Excerpted data >>
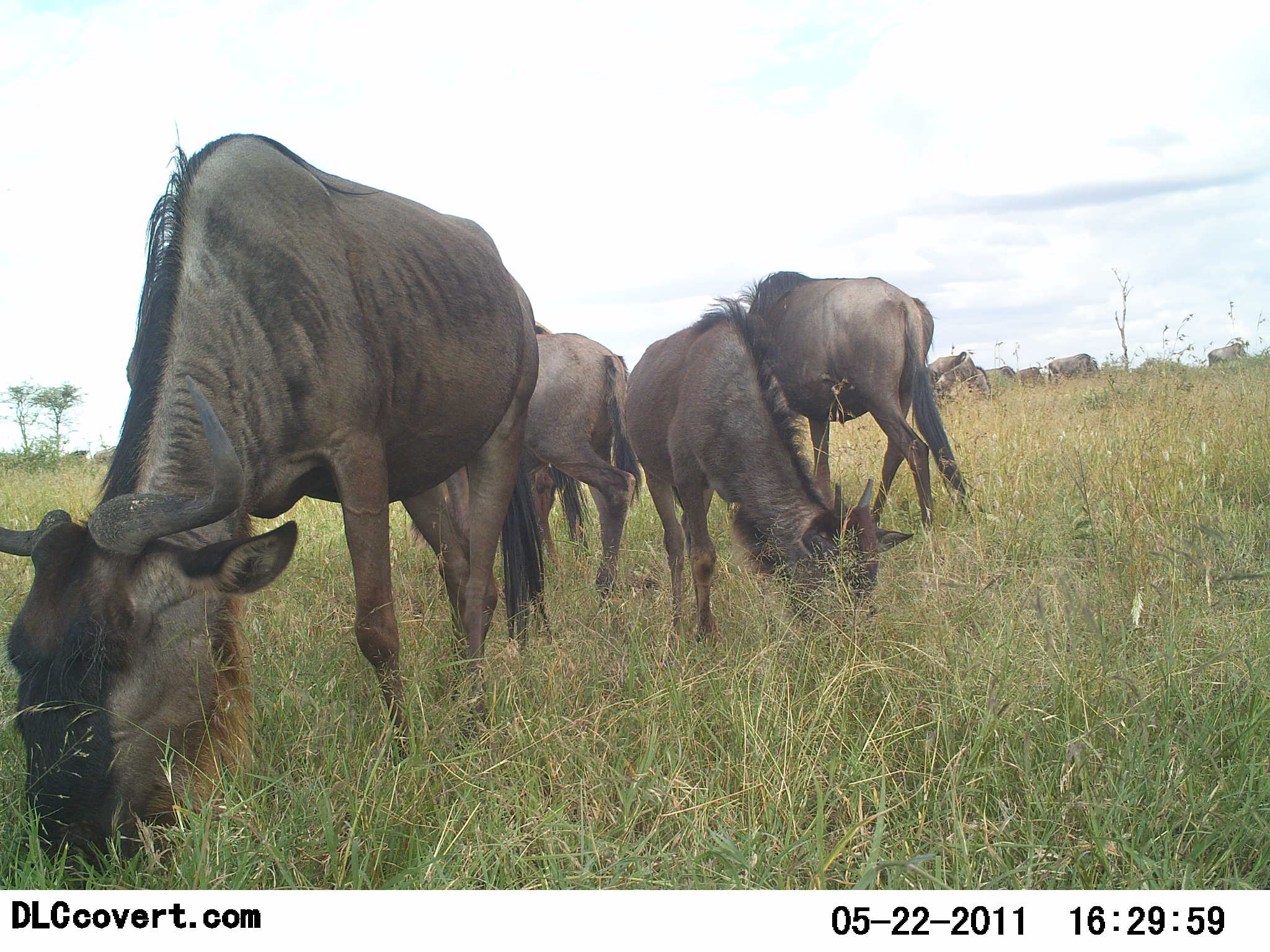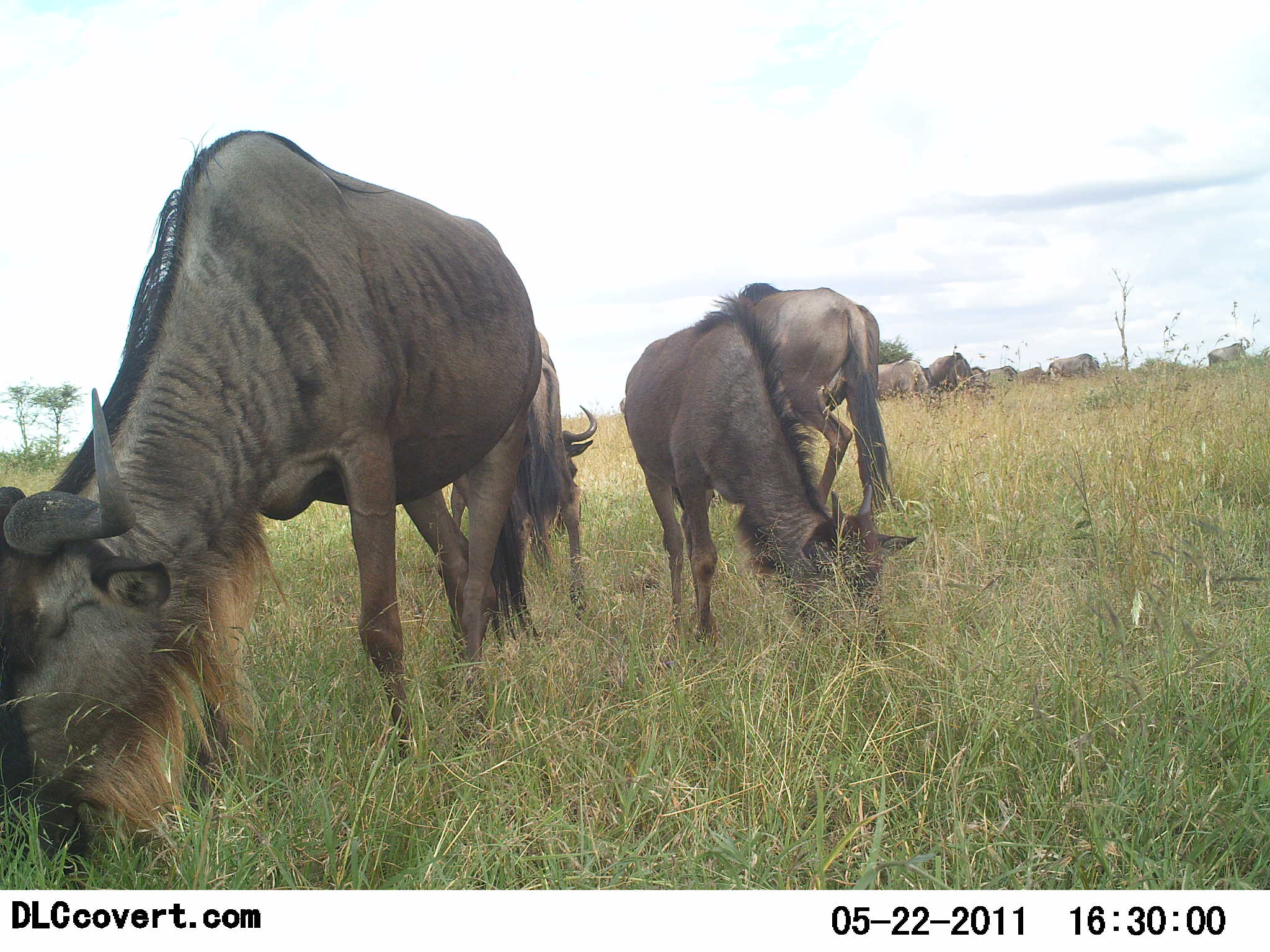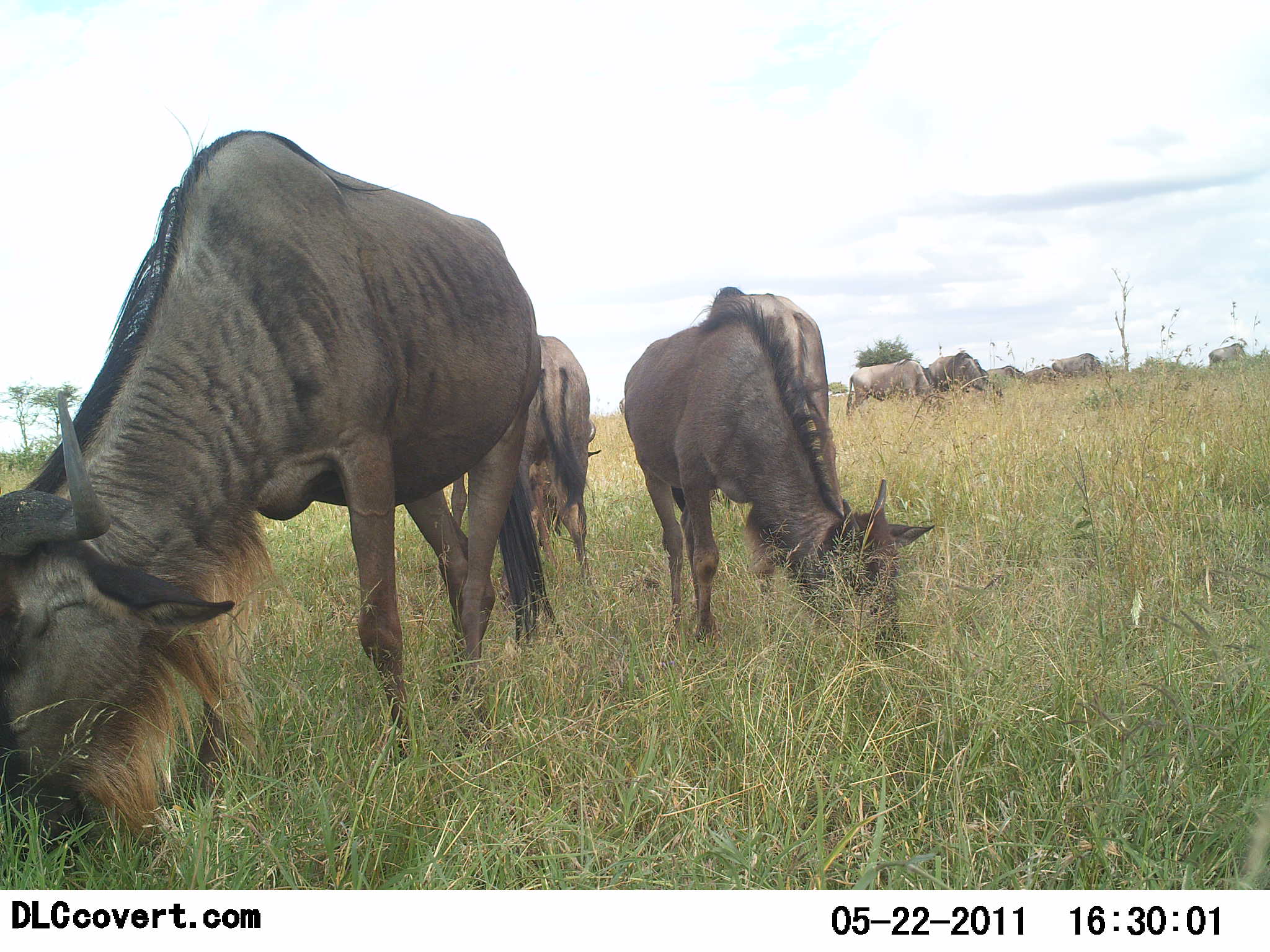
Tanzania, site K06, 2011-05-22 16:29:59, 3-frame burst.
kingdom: Animalia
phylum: Chordata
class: Mammalia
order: Artiodactyla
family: Bovidae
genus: Connochaetes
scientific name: Connochaetes taurinus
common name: blue wildebeest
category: wildebeest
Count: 9.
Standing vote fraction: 60%.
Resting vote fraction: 0%.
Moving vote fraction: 20%.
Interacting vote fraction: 0%.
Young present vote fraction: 20%.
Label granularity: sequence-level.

Try it >> Using the records above, list each line that includes "vote".

Expected answer >>
Standing vote fraction: 60%.
Resting vote fraction: 0%.
Moving vote fraction: 20%.
Interacting vote fraction: 0%.
Young present vote fraction: 20%.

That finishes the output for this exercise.